Even as Paul writes to the Philippians, he knows that the writing is on the wall for him.  

And yet, still he says “rejoice”.

 

But of course, he doesn’t just say “rejoice” and that’s the key to understanding this passage. He actually says “rejoice in the Lord”. When it’s all going wrong, when the sky feels as if it’s falling on our heads, simply being told to rejoice is an insult. We have to have something to rejoice about, some reason for rejoicing, something to find joy in, and for Paul, the cause of his rejoicing is Jesus. His resurrection was the proof for Paul that nothing, nothing could defeat God’s love. No army in the world, no disaster, not even death on the cross had the last word; the last word belonged to God.

 

The resurrection wasn’t just an amazing miracle to Paul; it was the proof that in the end, love wins, that it is stronger than hatred. He didn’t think that God would prevent bad things happening – after all, God hadn’t swooped down and saved Jesus from dying – but his resurrection showed that even though sometimes love seems wasted, goodness seems pointless, they never are. Their effects are eternal, and spring up in the most unexpected times and places. At the beginning of his letter to the Philippians, he says that what has happened to him – this cruel imprisonment - has actually helped to spread the Gospel, because his message has now come to the imperial guard, the soldiers who are guarding him, and that it is changing lives even among them. When he calls the Philippians to rejoice, he isn’t calling them to forced cheerfulness, he is calling them to see that in all times and all places, God is at work, that, as he puts it here, the Lord is near.

 

In the Gospel reading today, John the Baptist also preached about God’s nearness,  but in a much starker and less comfortable way. He doesn’t mince his words with those who come to him. I’ve never called people a “brood of vipers” from the pulpit, and I don’t plan to start doing so - I think you’d probably be complaining to the Bishop if I did, and with some justification. But we do all need shaking out of our complacency sometimes. There are times when we need to change. We know there’s no quick fix to problems like the climate emergency. There’s no superficial answer. We can’t just hope that clever scientists or politicians will come up with a magic wand which enables us to go on living as we do; we know that all of us will have to learn to live differently if there’s any hope of the human race living at all.

 

Whether it is big things like that, or the many smaller, but just as devastating problems we face individually, it is easy to wallow in blame and guilt, or just to try to close our eyes to them. One of the reasons we do that is because, deep down we don’t really believe that anything can change. But John’s words, stark as they seem actually lead us out of that despair.

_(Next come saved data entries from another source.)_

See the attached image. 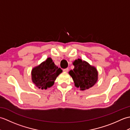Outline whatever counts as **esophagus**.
Here are the masks:
<instances>
[{
	"instance_id": "34e87169",
	"label": "esophagus",
	"mask_w": 130,
	"mask_h": 130,
	"mask_svg": "<svg viewBox=\"0 0 130 130\" xmlns=\"http://www.w3.org/2000/svg\"><path fill=\"white\" fill-rule=\"evenodd\" d=\"M68 71H69V68H66V69H63V72L67 73V72H68Z\"/></svg>"
}]
</instances>
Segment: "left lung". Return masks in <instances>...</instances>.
Segmentation results:
<instances>
[{
	"mask_svg": "<svg viewBox=\"0 0 130 130\" xmlns=\"http://www.w3.org/2000/svg\"><path fill=\"white\" fill-rule=\"evenodd\" d=\"M73 64L74 69L70 70L69 74L72 77L76 88L85 90L95 84L98 79V73L95 67L80 59L73 61Z\"/></svg>",
	"mask_w": 130,
	"mask_h": 130,
	"instance_id": "8db88e82",
	"label": "left lung"
}]
</instances>
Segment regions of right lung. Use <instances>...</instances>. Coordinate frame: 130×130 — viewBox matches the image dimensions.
Masks as SVG:
<instances>
[{
  "label": "right lung",
  "instance_id": "1",
  "mask_svg": "<svg viewBox=\"0 0 130 130\" xmlns=\"http://www.w3.org/2000/svg\"><path fill=\"white\" fill-rule=\"evenodd\" d=\"M62 70L58 68L51 57L32 69V81L36 87L41 89H47L54 84L55 80Z\"/></svg>",
  "mask_w": 130,
  "mask_h": 130
}]
</instances>
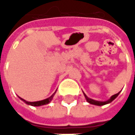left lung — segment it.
Listing matches in <instances>:
<instances>
[{"label": "left lung", "instance_id": "obj_1", "mask_svg": "<svg viewBox=\"0 0 135 135\" xmlns=\"http://www.w3.org/2000/svg\"><path fill=\"white\" fill-rule=\"evenodd\" d=\"M120 92V91H119ZM119 92H118L117 94H115V95H113L112 96L111 98L108 100V101H95V100H92V99H91V98H89L87 96L84 94V95L86 97V100L87 101L89 102V103H90L91 104H95V105H98V106H102V105H104V104H108V103H110L111 101H113L116 98H117V96L119 95Z\"/></svg>", "mask_w": 135, "mask_h": 135}]
</instances>
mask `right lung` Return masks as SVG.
<instances>
[{
	"instance_id": "1",
	"label": "right lung",
	"mask_w": 135,
	"mask_h": 135,
	"mask_svg": "<svg viewBox=\"0 0 135 135\" xmlns=\"http://www.w3.org/2000/svg\"><path fill=\"white\" fill-rule=\"evenodd\" d=\"M55 93L52 95H51L49 98H46V99H45V100H43V101H35V102H29V101H25L24 99L21 98H21V100H22V101H25V104H29V105L35 106V107L41 106V105H44V104H49V102L52 101V98H53V96H54Z\"/></svg>"
}]
</instances>
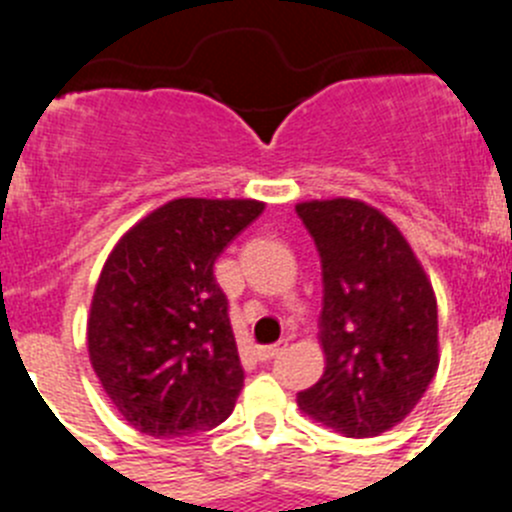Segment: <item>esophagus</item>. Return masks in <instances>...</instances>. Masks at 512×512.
Masks as SVG:
<instances>
[{
  "label": "esophagus",
  "mask_w": 512,
  "mask_h": 512,
  "mask_svg": "<svg viewBox=\"0 0 512 512\" xmlns=\"http://www.w3.org/2000/svg\"><path fill=\"white\" fill-rule=\"evenodd\" d=\"M285 350H287V342L280 340V342H275V345H260L255 350V355L265 362V360H272V357H277L280 352H285Z\"/></svg>",
  "instance_id": "esophagus-1"
}]
</instances>
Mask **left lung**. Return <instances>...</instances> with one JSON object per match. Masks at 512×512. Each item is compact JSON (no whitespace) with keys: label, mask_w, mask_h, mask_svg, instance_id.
Masks as SVG:
<instances>
[{"label":"left lung","mask_w":512,"mask_h":512,"mask_svg":"<svg viewBox=\"0 0 512 512\" xmlns=\"http://www.w3.org/2000/svg\"><path fill=\"white\" fill-rule=\"evenodd\" d=\"M320 252L325 372L297 405L347 438H372L420 403L438 372V302L403 232L360 200L295 207Z\"/></svg>","instance_id":"8db88e82"}]
</instances>
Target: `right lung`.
<instances>
[{
	"mask_svg": "<svg viewBox=\"0 0 512 512\" xmlns=\"http://www.w3.org/2000/svg\"><path fill=\"white\" fill-rule=\"evenodd\" d=\"M262 210L257 200H172L104 262L87 320L89 360L140 433L195 435L235 410L245 370L212 267Z\"/></svg>",
	"mask_w": 512,
	"mask_h": 512,
	"instance_id": "add662e5",
	"label": "right lung"
}]
</instances>
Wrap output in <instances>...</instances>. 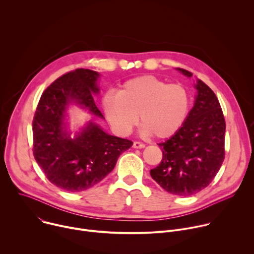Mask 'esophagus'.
Segmentation results:
<instances>
[{"label": "esophagus", "instance_id": "obj_1", "mask_svg": "<svg viewBox=\"0 0 254 254\" xmlns=\"http://www.w3.org/2000/svg\"><path fill=\"white\" fill-rule=\"evenodd\" d=\"M132 147L134 149H142V148H144V143H142L140 141H133Z\"/></svg>", "mask_w": 254, "mask_h": 254}]
</instances>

He preaches about the possibility of change, calling people to share what they have, treat others fairly, do their jobs with integrity, whatever they are. He preaches about a God who loves his people enough to want them to be transformed, washed clean in the waters of baptism, able to start again. He doesn’t abandon us or give up on us. In a lovely poem about John the Baptist, Charles Causley describes him as someone who’d “hold your hand/ and bring you to land/ and wash your fears away.” John preaches about a God to whom each one of us matters, and who sends his Son knowing that he will face the worst human beings can do to him, to show us just how much each one of us matters.

 

That kind of love and commitment is what, in the end, changes people towards the good. Fear can’t do it. Force can’t do it. Only love can really transform us. Once we know that we are loved by God, that we matter to him, we can never entirely unknow that. It will glow in a corner of our hearts to be discovered on even the darkest day. And if we believe it for ourselves, we have to believe it for others too, so it will change the way we treat them too.

 

And that is our cause for rejoicing. As Paul sits in his prison cell, he knows that he is not alone, that God is right there with him in the darkness and the fear, and right there, too, in the hearts of the Roman soldiers who are guarding him, leading them to wonder how this prisoner manages to find joy even in the midst of terror and maybe, for some of them, enabling them to find that joy for themselves. And it can do the same for us.